Our first work focuses on cache side channel, a severe threat that enables 
remote and non-privileged adversaries. This work addresses the quantification 
and localization problems, two fundamental challenges in detecting side channel 
leakage. We first review the (in-)adequacy of existing side channel detection 
methods and propose eight criteria for designing a full-fledged cache side 
channel detector. Accordingly, we propose CacheQL that meets all these 
criteria. CacheQL quantifies the leakage as the mutual information between the 
secret and its resulting side channel observation. To localize the leakage 
source, CacheQL distributes the leaked information among vulnerable program 
modules via game theory. With meticulous optimizations, CacheQL is highly 
scalable and applies to production software; it also largely improves the 
quantification precision and reduces the cost of localization from exponential 
to almost constant.

Our second work exploits cache side-channel leakage in data processing 
libraries of AI systems. Modern AI systems accept high-dimensional media data 
(e.g., images, audios) as inputs and adopt data processing libraries (e.g., 
Libjpeg, FFmpeg) to handle different input formats; recovering AI inputs is 
inherently challenging given the high dimension and complex format of such 
data. Unlike prior works that operate on data bytes (e.g., pixel values of an 
image), we focus on semantic information in AI inputs (e.g., what constitutes a 
face in an image) and significantly reduce the complexity of SCA. Our pipeline 
is unified for different formats of AI inputs and is fully automated. We also 
propose low-cost yet effective mitigation for the leakage.

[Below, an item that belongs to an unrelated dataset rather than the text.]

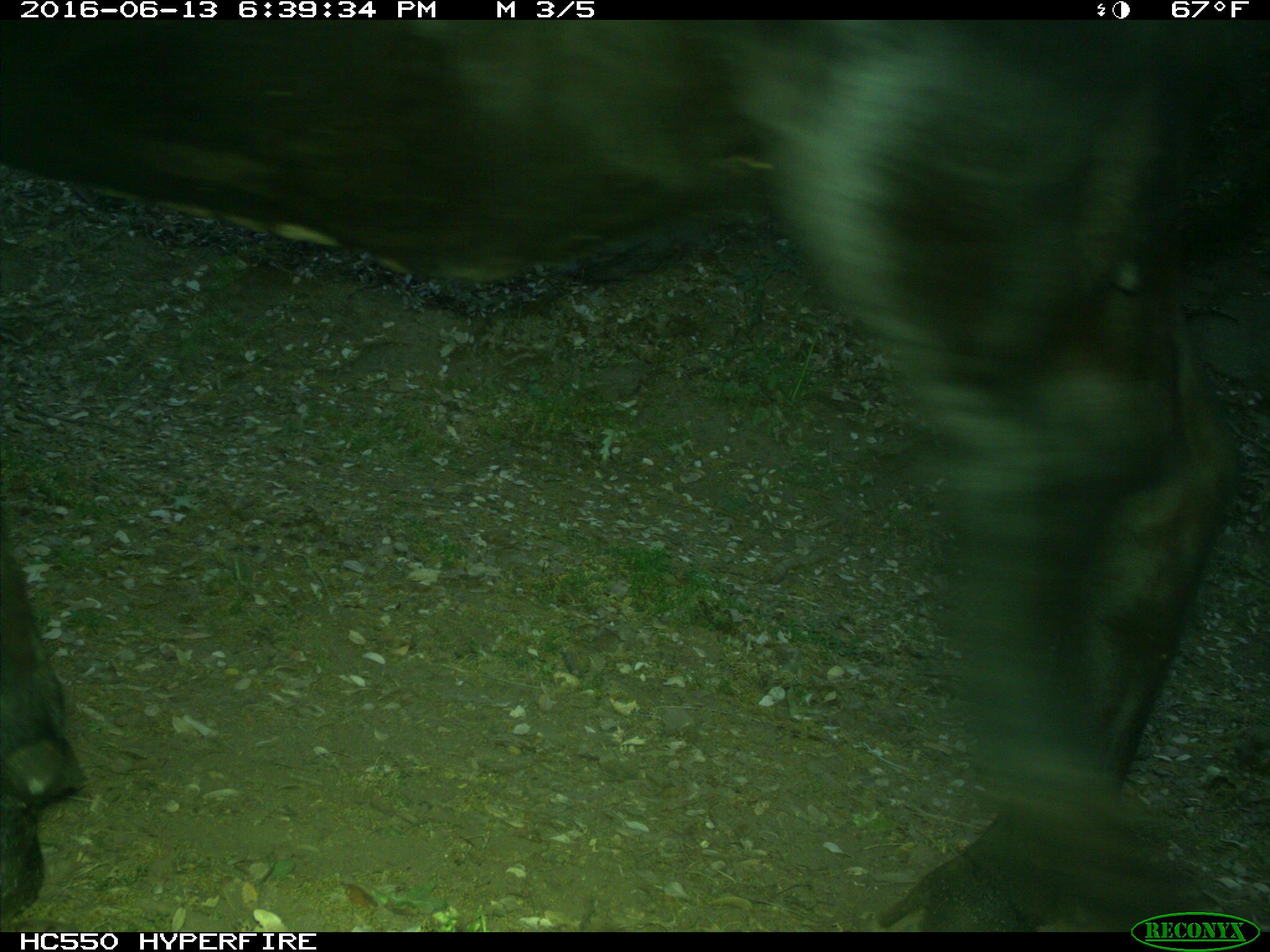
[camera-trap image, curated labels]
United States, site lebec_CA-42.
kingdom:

Our third work further investigates data leakage induced by computations of the 
internal AI models and focuses on trusted execution environments (TEEs). 
Despite that TEEs are widely employed to ensure secure AI computation on 
untrusted host machines, we show that this security belief is violated due to 
the recently disclosed ciphertext side channels in TEEs: a malicious host can 
precisely recover AI inputs from the encrypted ciphertext in TEEs. We 
systematically examine the leakage in AI runtime interpreters including 
TensorFlow and PyTorch, and study how their different computation paradigms 
affect the leakage. Our results also show that optimizations in AI compilers 
(e.g., TVM, Glow) can enlarge the leakage in AI executables.

Our fourth work studies how AI models can be extracted under TEE protection by 
exploiting ciphertext side channels. This work for the first time demonstrates 
the feasibility and practicality of recovering AI models' weights from 
microarchitecture side channels. We implement a highly stealthy tool, 
HyperTheft, that can recover weights by observing the AI model's one execution 
without querying the model. The recovered model weights constantly achieve 
77%~97% under different attack scenarios. Based on HyperTheft's results, we 
further show how different downstream attacks can be enabled to leak training 
data and manipulate the AI system's outputs.


Date:                   Friday, 31 May 2024

Time:                   2:00pm - 4:00pm

Venue:                  Room 4475
                        Lifts 25/26

Committee Members:      Dr. Shuai Wang (Supervisor)
                        Prof. Shing-Chi Cheung (Chairperson)
                        Dr. Yangqiu Song
                        Dr. Long Chen